Promotion and legislation on mediation in The Netherlands
Machteld Pel, Pelmediation

I would like to present an update about the promotion and legislation on mediation in the Netherlands and the possible influence of promotion and regulation on the use of mediation.
Since the end of the nineties, the promotion of ADR has been an active part of the Dutch judicial policy. The four main goals in promoting ADR were: out-of-court resolution of disputes; attaining the best quality or the most effective way of settling disputes; the realisation of various forms of access to justice that make the parties primarily responsible for dispute resolution; and, lastly, less pressure on the judicial system. (Court-Based mediation in the Netherlands: research, evaluation and future expectations, Bert Niemeijer and Machteld Pel, Penn State Law review, 2005, nr 2 p 345 – 378).

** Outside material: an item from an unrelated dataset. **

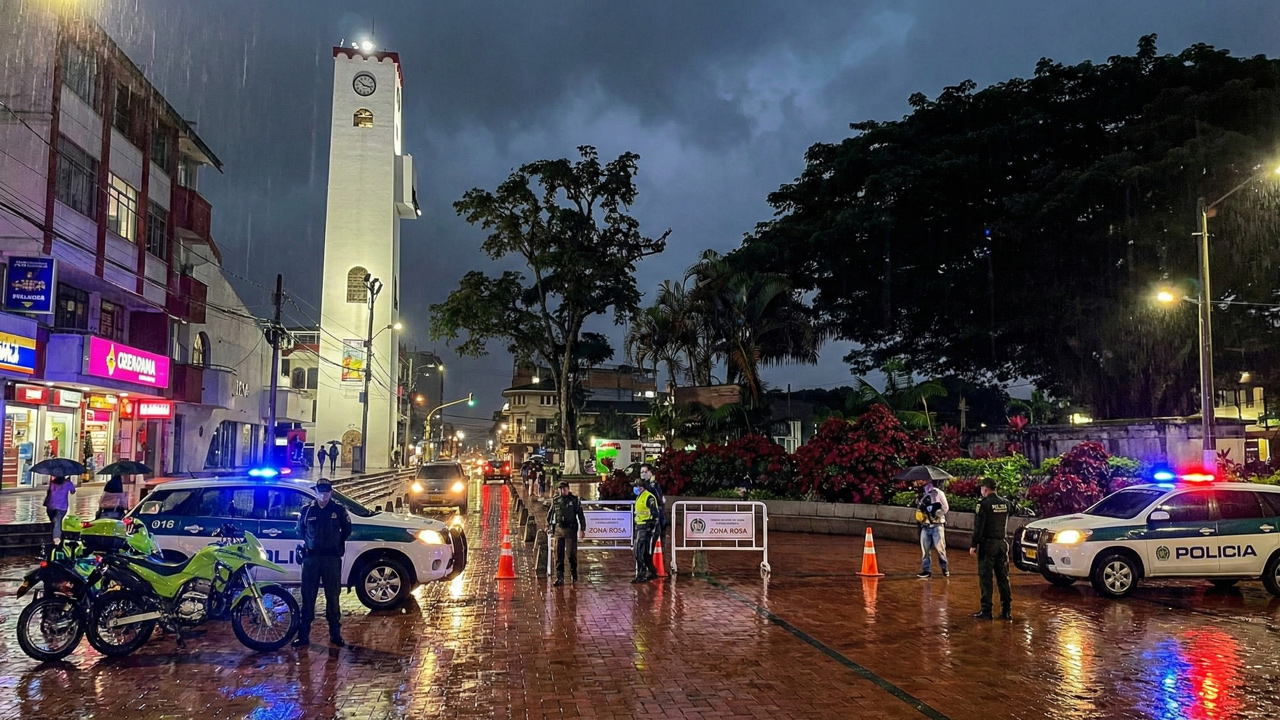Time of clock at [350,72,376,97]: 10:16
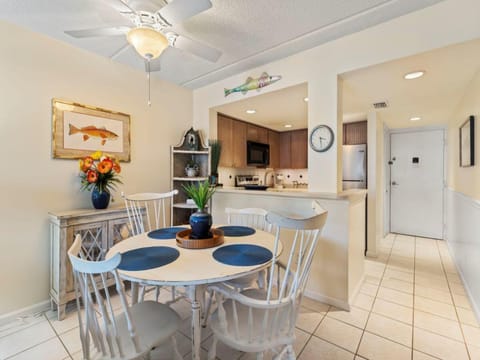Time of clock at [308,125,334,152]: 3:28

One of the hypotheses in setting up the projects was that, as mediation gains in popularity, due to successful referrals by judicial organisations among other things, more people will probably opt for mediation of their own accord, and will possibly do so at an earlier stage. The presence of an organisational referral provision can serve as a stimulus for the use of mediation due to the fact that those who repeat on a large scale will deal with their conflicts differently. Since then, this has resulted in government bodies using mediation or mediation elements in handling conflicts with individuals.
Despite the policy to stimulate ADR, the Justice Minister did not support regulation with regard to mediation because he thought it would hamper the further development of mediation. With the exception of the legally regulated Legal Aid possibility for mediation, the government mediation policy was aimed at allowing mediation as much opportunity as possible by issuing as few rules as possible. (Explanatory Memorandum TK bill 32555 no 3, introduction) According to the minister, it was the responsibility of the professional group to develop quality standards and as long as they have not been crystallized out he has not been a supporter of the privilege of non-disclosure. The government has subsequently subsidized the Netherlands Mediation Institute over the years to help them reach these goals. Mandatory mediation did not fit into the Dutch mediation policy either, according to the minister.
This minimalist approach towards regulation even led to the initial endeavours of the Dutch government to block the EC Commission’s effort to come up with a European mediation directive.
The Directive of the European Parliament and of the council of 21 may 2008 has prompted the Government to change this policy and to regulate mediation by law. The Law was adopted by the Lower House and is now under review in the Netherlands Parliament Upper House. (Bill 32555)
The new law comprises:
• New limitation rules, namely that a mediation stops the expiry of limitation and prescription periods (article 3: 316 paragraphs 4 and 5 and 3, 319 paragraph 3 BW),
• A new article in the Code of Civil Procedure (22a rv) which stipulates that the judge can advise mediation in all cases, and
• The privilege of non-disclosure for the mediator. (protecting confidentiality: no parties/mediators shall be compelled to give evidence in civil and commercial judicial proceedings or arbitration regarding information arising out of or in connection with a mediation process).
• And with regard to enforceability of written agreements, a gap in the law has been closed: an agreement in a referred mediation can now be enforced in all types of procedures.
It is important to note that its application is not limited to cross-border mediations. The Bill to implement the European mediation directive is, as we speak, still before the Senate. But until implementation, there is hardly any regulatory framework for mediation; the relative success of mediation in the Netherlands is due to the bottom-up approach (as De Palo calls it: pragmatic): first do it, then (if really necessary) regulate it. So far, mediation has been entirely subject to private regulation by contract. In the nineties there was not much information on mediation in figures. It is thought that the figures up to 2001 were not very substantial. The promotion of court referred mediation led to the introduction of statistics on mediation figures. The latest publication on mediation figures shows that there were about 52,000 mediations taking place in the Netherlands in 2011, in the following categories:
Family 33% 17058
Labour 25% 12922
Community 18% 9304
Government 8% 4135
Business to Business 8% 4135
Other 8% 4135
These figures outnumber the amount of arbitrations by far, so this supports the idea that mediation (more than arbitration) really allows an extra possibility for parties to overcome their conflicts and that arbitration is only really suitable for a comparatively small number of cases (no more than several thousands).
Due to the fact that the Netherlands has exceeded the time limit for implementation to a large extent, it is to be expected that this incomplete law will pass the Senate unchanged, because it only has the power to reject, not to amend, the law. My expectation is that a rejection is not to be expected, not only because of the time frame, but also because of the minor political impact of this law. Moreover, the Minister of Justice has recently announced supplementary legislation regulating, among other aspects, quality standards and a national register for mediators to be put into effect in 2014. Also, a private member’s bill on mediation was announced by a Representative in the Second Chamber (House of Commons), so for the first time in history it is to be expected that we will have a considerable amount of legislative activity concerning mediation.
The minister will also campaign for a greater familiarity with mediation with the aim that for individuals, businesses and government bodies, mediation should become the norm.
We will see if this legislation will further influence the use of mediation.